• **WORK TO COMPLETE**:
[a] In the free-cutting steel excerpt, what range must the A value satisfy?
[b] Extend the free-cutting steel excerpt past its final line.

• **EXCERPT PROVIDED**:
----

It would be helpful to provide free-cutting steel whose machinability is equal to or better than that of low-carbon sulfur-lead composite free-cutting steel, by adding a significantly reduced amount of Pb compared to a conventional additive amount.
As a result of diligent research to solve the above problems, the inventors have arrived at the following findings.
(1) It is found out that by adding appropriate amounts of Cr, Mn, and S and optimizing the ratio of (Mn+5Cr)/S, the composition of an appropriate amount of sulfide is in a composite system of Mn—Cr—S, and that the sulfide with the composition in the composite system is refined during hot-working. This fine composite sulfide enables free-cutting steel to have excellent lubricity during cutting work.
(2) The finer the above-described sulfide, the greater the lubricating action, which significantly improves tool life and surface properties after cutting.
(3) On the other hand, the use of the fine sulfide alone causes continuous chips during cutting, which deteriorates processability. However, by dispersing the fine sulfide and, at the same time, allowing a certain range of relatively large sulfide to exist, chip handling during cutting can be significantly improved.
(4) When a certain amount of Pb is added at the same time, the Pb can be finely dispersed as well as the sulfide, and therefore machinability can be improved over conventional materials with the smaller amount of Pb than before.
This disclosure is based on the above findings, and we provide:
1. Free-cutting steel including:
a composition of, in % by mass,
0.15% or less of C,
0.5% or more and 2.0% or less of Mn,
0.200% or more and 0.650% or less of S,
more than 0.01% and 0.05% or less of O,
0.05% or more and 2.00% or less of Cr,
0.02% or more and less than 0.10% of Pb,
0.005% or more and 0.015% or less of N,
with an A value defined by a following formula (1) satisfying 4.0 or more and 20.0 or less, and
remainder having Fe and an unavoidable impurity; and
texture with 1000 or more sulfide particles with an equivalent circle diameter of less than 1 μm per mm2, 500 or more sulfide particles with an equivalent circle diameter of 1 μm or more and 5 μm or less per mm2, and 1000 or more Pb particles with an equivalent circle diameter of 1 μm or less per mm2,
wherein
A value=(Mn +5Cr)/S (1)
here, symbols of elements in the formula indicate contents (% by mass) of the elements.
2. The free-cutting steel according to the above 1, wherein the composition further contains, in % by mass, any one or more of:
0.10% or less of Si;
0.01% or more and 0.15% or less of P; and
0.010% or less of Al.
3. The free-cutting steel according to the above 1 or 2, wherein the composition further contains, in % by mass, any one or more of:
0.0010% or less of Ca;
0.30% or less of Se;
0.15% or less of Te;
0.20% or less of Bi;
0.020% or less of Sn;
0.025% or less of Sb;
0.010% or less of B;
0.50% or less of Cu;
0.50% or less of Ni;
0.100% or less of Ti;
0.20% or less of V;
0.050% or less of Zr; and
0.0050% or less of Mg.

----

• **INFORMATION SUPPLIED**:
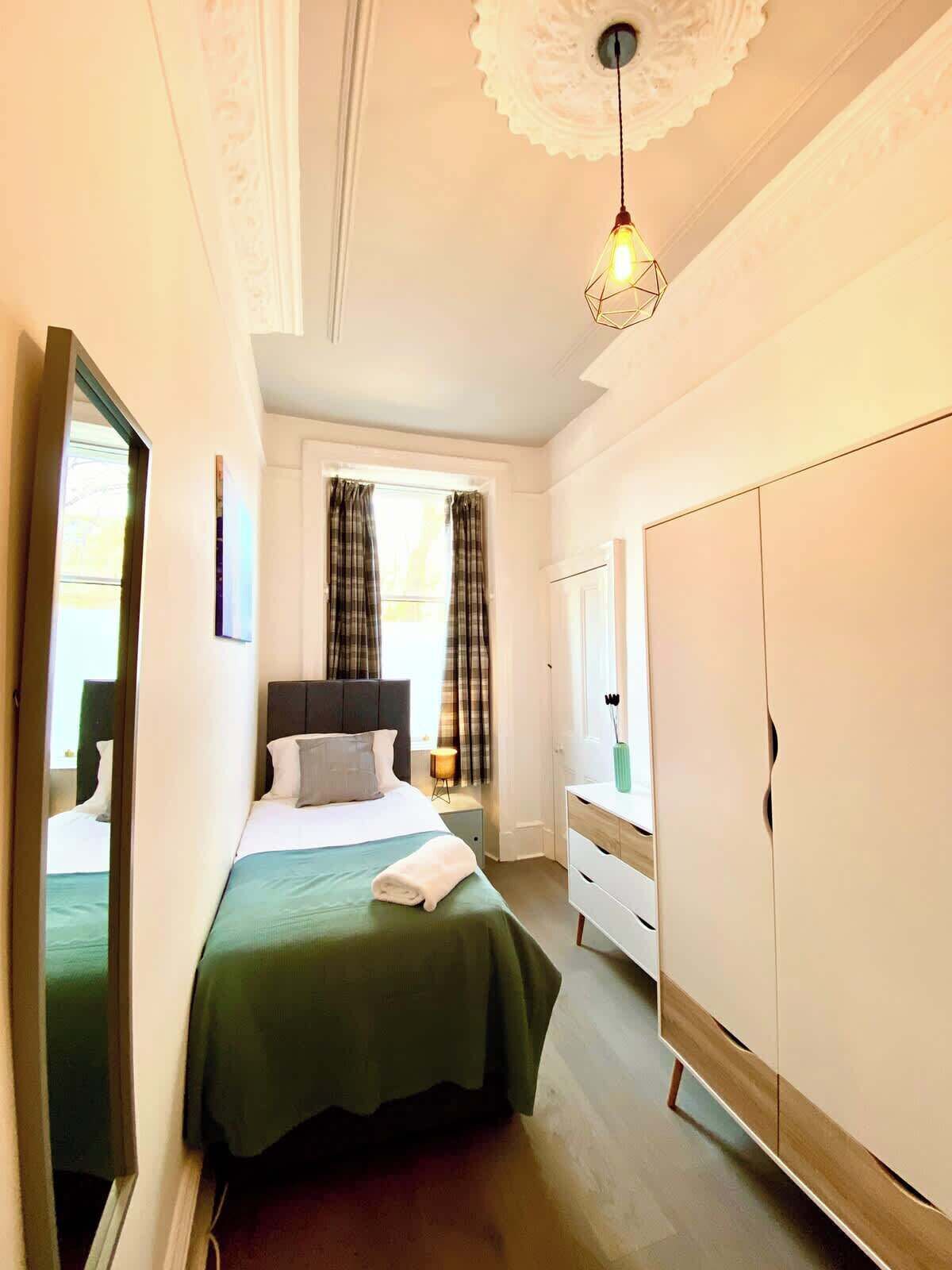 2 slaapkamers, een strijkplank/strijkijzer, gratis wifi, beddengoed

----

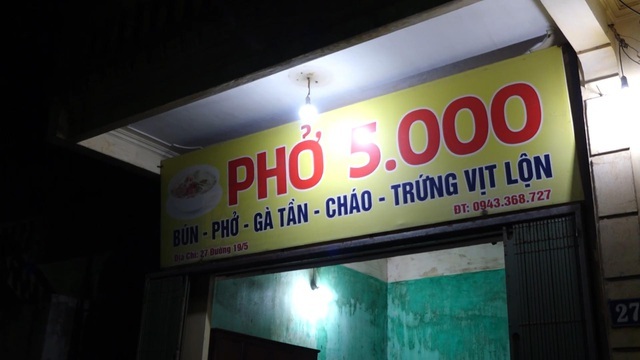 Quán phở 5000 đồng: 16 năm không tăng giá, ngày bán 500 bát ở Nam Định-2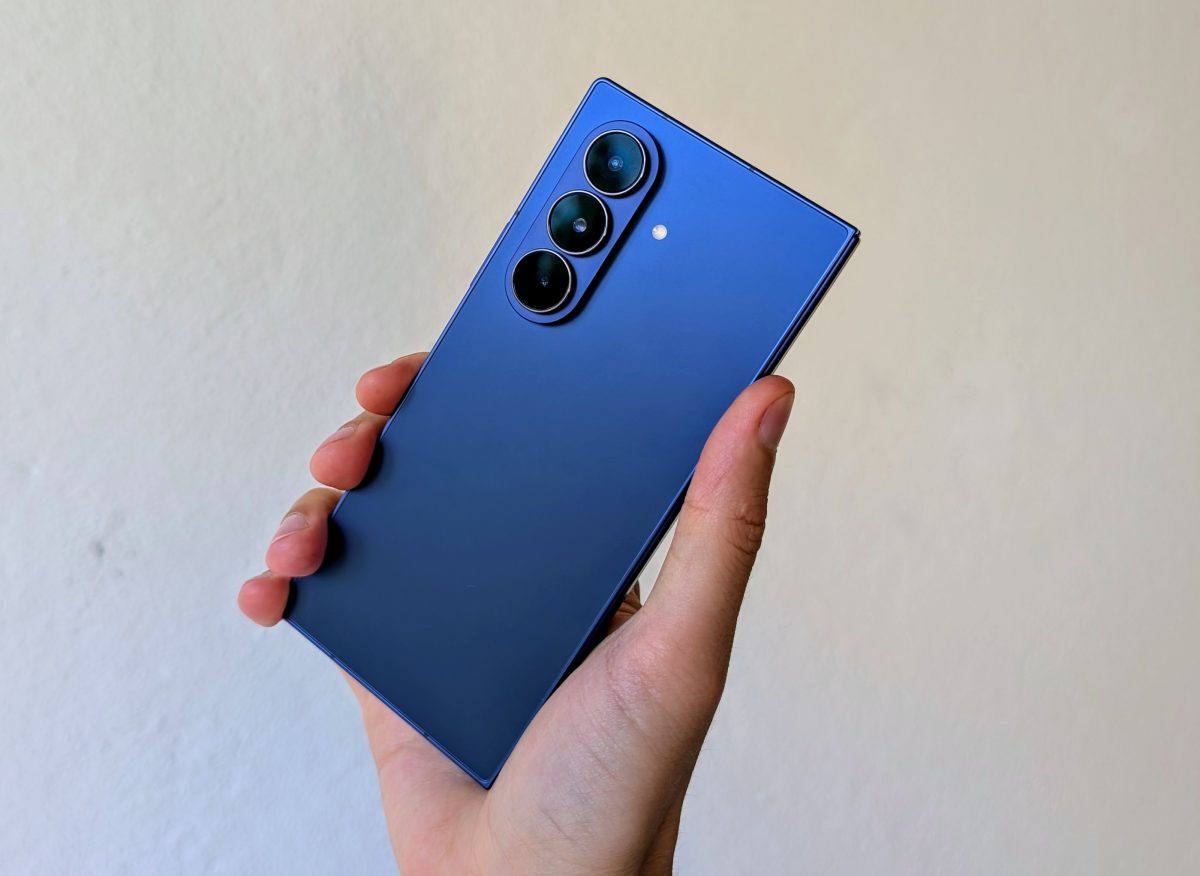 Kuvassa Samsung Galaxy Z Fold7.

----

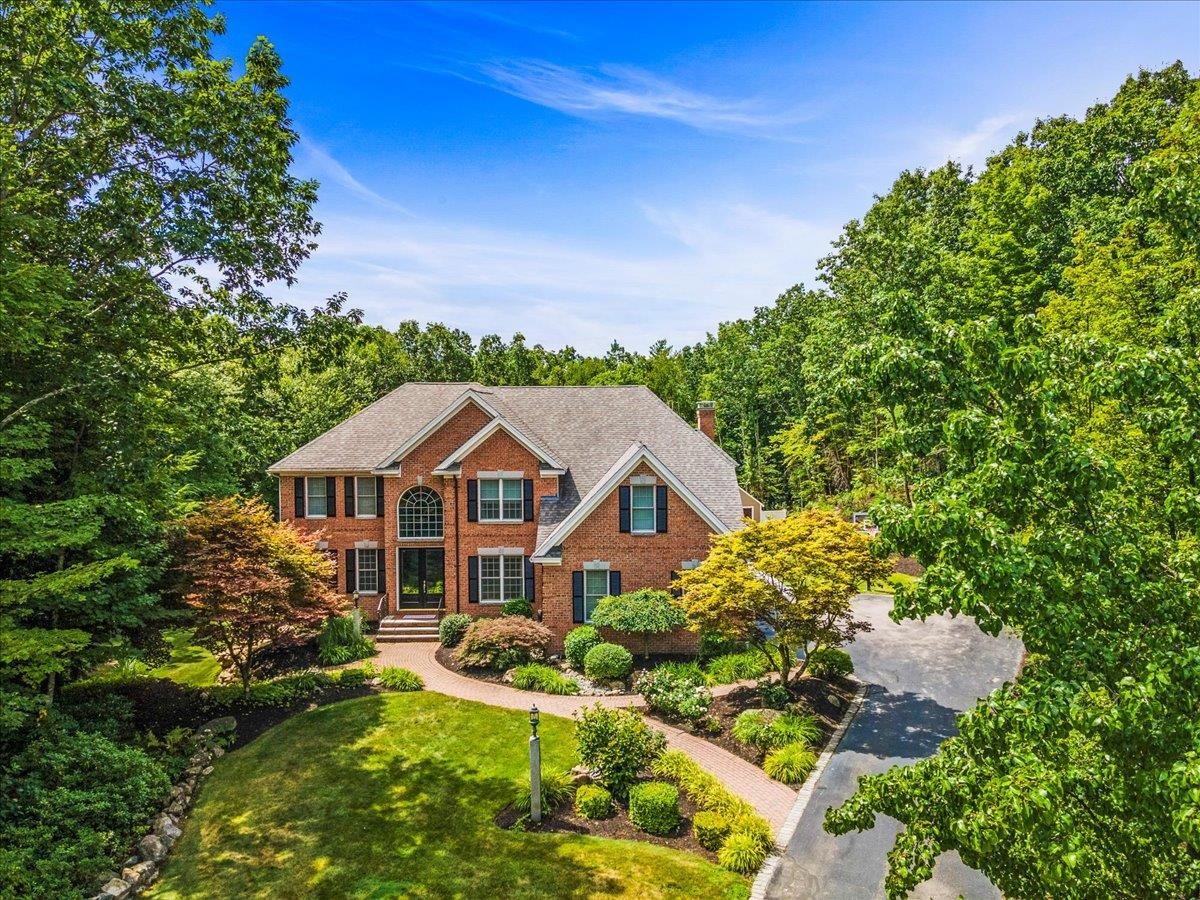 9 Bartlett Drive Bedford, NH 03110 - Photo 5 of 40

----

• **ANSWERS IN ORDER**:
[a] 4.0 or more and 20.0 or less.

[b]
4. A manufacturing method of free-cutting steel, including:
forming a rectangular cast steel whose cross section perpendicular to a longitudinal direction has a side length of 200 mm or more, the cast steel having a composition of, in % by mass,
0.15% or less of C,
0.5% or more and 2.0% or less of Mn,
0.200% or more and 0.650% or less of S,
more than 0.0100% and 0.0500% or less of O,
0.05% or more and 2.00% or less of Cr,
0.02% or more and less than 0.10% of Pb,
0.005% or more and 0.015% or less of N,
with an A value defined by a following formula (1) satisfying 4.0 or more and 20.0 or less, and
remainder having Fe and an unavoidable impurity;
hot-rolling the cast steel into a billet at a surface reduction rate of 60% or more; and
hot-working the billet into a steel bar at a heating temperature of 1050° C. or more and a surface reduction rate of 65% or more.
5. The manufacturing method of free-cutting steel according to the above 4, wherein the composition further contains, in % by mass, any one or more of:
0.10% or less of Si;
0.01% or more and 0.15% or less of P; and
0.010% or less of Al.
6. The manufacturing method of free-cutting steel according to the above 4 or 5, wherein the composition further contains, in % by mass, any one or more of:
0.0010% or less of Ca;
0.30% or less of Se;
0.15% or less of Te;
0.20% or less of Bi;
0.020% or less of Sn;
0.025% or less of Sb;
0.010% or less of B;
0.50% or less of Cu;
0.50% or less of Ni;
0.100% or less of Ti;
0.20% or less of V;
0.050% or less of Zr; and
0.0050% or less of Mg.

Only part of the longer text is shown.